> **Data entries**
+ + + + +
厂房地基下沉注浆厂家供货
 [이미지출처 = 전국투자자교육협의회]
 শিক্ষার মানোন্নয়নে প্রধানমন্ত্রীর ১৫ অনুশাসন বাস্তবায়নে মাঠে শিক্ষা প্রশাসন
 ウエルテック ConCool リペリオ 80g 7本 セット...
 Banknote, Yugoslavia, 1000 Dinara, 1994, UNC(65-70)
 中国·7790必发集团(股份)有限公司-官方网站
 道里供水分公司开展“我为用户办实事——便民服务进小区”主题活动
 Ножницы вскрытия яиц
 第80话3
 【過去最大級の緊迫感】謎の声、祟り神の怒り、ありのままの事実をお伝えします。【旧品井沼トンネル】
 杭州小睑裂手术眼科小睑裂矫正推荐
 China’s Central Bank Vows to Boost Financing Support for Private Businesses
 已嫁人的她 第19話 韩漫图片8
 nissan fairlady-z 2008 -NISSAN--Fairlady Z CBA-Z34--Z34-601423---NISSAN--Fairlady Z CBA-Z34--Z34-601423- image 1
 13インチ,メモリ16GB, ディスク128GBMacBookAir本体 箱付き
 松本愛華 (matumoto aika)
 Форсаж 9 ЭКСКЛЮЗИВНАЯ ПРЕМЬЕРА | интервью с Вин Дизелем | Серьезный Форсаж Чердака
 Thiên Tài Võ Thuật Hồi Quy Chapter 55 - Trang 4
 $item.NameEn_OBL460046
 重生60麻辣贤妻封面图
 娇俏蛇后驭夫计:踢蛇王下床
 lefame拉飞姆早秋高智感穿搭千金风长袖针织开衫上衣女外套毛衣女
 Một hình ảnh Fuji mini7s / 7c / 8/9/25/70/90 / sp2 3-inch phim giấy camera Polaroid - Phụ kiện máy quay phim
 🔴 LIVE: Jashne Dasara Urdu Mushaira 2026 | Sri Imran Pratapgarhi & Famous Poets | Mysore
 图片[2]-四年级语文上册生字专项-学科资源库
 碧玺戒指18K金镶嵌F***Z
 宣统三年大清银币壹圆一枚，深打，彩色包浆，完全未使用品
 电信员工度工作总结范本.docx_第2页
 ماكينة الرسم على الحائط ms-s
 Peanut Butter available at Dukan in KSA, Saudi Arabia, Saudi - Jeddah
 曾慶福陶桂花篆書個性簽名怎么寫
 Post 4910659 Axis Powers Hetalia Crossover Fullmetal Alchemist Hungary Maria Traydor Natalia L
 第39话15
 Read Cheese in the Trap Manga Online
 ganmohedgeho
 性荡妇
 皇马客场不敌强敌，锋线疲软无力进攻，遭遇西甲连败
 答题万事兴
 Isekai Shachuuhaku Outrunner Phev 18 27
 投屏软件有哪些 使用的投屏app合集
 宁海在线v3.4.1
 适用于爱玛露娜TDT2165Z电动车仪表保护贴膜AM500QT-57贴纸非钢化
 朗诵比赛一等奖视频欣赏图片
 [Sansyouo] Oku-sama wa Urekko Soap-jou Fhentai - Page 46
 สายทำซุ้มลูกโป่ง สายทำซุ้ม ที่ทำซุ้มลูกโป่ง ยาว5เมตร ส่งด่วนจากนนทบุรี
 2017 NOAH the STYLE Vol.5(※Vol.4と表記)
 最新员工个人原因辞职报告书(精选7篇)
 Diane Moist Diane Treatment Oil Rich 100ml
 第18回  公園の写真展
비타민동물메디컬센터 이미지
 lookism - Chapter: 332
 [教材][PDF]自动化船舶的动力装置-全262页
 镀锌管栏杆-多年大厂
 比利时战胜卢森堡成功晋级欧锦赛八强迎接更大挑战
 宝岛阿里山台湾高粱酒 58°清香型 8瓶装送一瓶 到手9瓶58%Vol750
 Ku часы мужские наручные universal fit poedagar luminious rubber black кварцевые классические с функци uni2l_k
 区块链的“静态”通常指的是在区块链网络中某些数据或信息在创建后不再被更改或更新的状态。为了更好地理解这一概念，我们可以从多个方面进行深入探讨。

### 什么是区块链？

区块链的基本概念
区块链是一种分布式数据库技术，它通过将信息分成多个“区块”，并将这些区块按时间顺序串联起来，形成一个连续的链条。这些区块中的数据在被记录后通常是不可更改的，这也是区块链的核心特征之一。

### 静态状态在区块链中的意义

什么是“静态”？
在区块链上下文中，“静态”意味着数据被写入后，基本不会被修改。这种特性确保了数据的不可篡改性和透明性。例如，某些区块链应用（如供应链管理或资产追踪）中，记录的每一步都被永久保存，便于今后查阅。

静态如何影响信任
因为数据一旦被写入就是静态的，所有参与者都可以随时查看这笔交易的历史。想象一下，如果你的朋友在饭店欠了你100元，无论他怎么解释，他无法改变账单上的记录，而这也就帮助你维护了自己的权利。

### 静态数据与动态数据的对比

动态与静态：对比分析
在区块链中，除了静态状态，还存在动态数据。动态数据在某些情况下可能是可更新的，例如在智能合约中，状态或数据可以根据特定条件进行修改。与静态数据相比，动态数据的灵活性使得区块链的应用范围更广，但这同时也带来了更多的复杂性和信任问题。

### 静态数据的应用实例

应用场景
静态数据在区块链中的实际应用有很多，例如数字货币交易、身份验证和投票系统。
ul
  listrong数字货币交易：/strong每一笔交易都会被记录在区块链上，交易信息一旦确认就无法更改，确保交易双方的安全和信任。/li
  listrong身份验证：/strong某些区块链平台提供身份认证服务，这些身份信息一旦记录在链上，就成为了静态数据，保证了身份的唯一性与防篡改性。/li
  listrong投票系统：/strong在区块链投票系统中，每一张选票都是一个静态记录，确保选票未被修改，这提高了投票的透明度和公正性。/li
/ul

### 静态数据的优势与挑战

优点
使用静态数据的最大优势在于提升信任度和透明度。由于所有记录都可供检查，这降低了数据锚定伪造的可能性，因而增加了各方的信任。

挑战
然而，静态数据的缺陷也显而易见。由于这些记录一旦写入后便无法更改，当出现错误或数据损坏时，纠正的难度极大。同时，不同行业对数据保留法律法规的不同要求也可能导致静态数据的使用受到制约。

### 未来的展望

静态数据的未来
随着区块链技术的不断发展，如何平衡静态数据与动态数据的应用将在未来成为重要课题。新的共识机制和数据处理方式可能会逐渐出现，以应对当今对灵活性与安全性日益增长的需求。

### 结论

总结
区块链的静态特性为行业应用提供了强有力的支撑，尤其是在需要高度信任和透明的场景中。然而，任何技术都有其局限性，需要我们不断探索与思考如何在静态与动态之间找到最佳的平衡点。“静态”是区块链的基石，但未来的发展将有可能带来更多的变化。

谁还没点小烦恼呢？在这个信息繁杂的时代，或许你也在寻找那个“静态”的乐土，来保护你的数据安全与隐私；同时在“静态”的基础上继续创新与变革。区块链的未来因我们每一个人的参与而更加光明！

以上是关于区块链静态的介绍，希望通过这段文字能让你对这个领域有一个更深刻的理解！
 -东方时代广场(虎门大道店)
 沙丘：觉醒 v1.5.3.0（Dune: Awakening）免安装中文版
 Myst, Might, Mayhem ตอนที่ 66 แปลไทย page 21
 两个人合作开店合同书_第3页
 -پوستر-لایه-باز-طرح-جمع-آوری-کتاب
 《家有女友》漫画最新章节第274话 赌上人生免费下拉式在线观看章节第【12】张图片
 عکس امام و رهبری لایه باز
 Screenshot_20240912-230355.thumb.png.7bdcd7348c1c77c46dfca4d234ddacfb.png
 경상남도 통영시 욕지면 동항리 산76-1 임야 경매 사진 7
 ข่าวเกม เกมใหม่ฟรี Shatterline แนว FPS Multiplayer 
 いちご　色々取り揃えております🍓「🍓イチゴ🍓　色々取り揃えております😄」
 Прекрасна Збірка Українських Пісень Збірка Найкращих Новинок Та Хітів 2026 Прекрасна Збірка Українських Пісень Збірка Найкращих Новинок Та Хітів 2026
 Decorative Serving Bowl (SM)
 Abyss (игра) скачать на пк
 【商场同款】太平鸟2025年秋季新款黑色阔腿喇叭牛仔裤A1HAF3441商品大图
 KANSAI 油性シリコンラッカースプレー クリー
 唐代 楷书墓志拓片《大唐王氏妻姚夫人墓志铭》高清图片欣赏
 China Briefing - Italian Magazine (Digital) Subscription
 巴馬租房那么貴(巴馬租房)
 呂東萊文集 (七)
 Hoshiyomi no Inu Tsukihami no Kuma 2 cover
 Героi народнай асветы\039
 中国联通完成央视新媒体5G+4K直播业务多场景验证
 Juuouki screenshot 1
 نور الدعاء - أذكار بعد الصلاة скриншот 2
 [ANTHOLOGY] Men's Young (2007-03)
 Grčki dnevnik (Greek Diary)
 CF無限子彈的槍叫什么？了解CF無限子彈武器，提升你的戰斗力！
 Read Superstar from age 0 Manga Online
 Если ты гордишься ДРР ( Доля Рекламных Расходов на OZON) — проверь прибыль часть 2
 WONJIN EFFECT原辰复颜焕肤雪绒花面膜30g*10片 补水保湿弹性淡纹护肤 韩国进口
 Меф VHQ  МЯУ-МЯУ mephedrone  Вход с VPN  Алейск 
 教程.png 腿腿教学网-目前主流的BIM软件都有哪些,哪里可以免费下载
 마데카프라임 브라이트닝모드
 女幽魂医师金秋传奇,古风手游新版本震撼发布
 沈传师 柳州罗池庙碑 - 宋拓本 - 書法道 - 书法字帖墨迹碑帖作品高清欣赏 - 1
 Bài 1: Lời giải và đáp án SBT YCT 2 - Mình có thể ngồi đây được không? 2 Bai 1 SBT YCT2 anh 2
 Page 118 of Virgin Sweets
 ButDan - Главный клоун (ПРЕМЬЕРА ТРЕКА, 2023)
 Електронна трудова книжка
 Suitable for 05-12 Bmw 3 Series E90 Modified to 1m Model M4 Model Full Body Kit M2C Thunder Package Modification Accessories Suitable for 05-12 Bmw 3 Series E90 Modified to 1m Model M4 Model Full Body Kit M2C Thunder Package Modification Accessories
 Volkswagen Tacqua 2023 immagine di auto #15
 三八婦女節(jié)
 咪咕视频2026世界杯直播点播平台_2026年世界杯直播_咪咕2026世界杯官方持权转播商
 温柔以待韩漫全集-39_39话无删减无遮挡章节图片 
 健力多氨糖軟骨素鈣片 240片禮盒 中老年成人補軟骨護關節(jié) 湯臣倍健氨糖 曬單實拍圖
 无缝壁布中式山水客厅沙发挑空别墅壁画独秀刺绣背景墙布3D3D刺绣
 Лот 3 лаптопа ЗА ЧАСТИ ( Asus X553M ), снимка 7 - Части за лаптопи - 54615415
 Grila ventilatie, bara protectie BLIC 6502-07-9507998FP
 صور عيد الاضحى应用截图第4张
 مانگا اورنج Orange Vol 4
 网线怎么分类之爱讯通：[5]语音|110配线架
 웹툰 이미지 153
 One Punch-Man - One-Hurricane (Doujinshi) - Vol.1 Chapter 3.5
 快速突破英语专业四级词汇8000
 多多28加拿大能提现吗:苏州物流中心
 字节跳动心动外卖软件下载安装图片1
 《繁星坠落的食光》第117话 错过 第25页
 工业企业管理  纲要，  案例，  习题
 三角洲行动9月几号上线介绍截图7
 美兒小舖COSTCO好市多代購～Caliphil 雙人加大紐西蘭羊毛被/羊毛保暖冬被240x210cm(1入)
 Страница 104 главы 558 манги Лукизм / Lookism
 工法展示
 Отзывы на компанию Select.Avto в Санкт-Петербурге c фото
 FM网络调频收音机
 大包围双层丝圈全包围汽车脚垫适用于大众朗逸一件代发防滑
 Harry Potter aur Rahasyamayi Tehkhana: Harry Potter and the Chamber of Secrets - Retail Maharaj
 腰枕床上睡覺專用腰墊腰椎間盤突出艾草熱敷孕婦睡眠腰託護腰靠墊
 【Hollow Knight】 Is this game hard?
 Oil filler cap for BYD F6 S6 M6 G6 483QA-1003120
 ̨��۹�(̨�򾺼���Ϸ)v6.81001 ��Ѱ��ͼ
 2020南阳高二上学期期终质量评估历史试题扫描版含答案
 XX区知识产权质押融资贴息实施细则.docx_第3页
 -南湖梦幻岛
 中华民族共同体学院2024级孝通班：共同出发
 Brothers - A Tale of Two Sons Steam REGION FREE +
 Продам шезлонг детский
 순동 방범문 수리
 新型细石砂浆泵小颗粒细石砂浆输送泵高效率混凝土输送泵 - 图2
+ + + + +
> **What you need to do**
Copy all lines from the data above that contain the word "Read".

> **Output below**
 Read Cheese in the Trap Manga Online
 Read Superstar from age 0 Manga Online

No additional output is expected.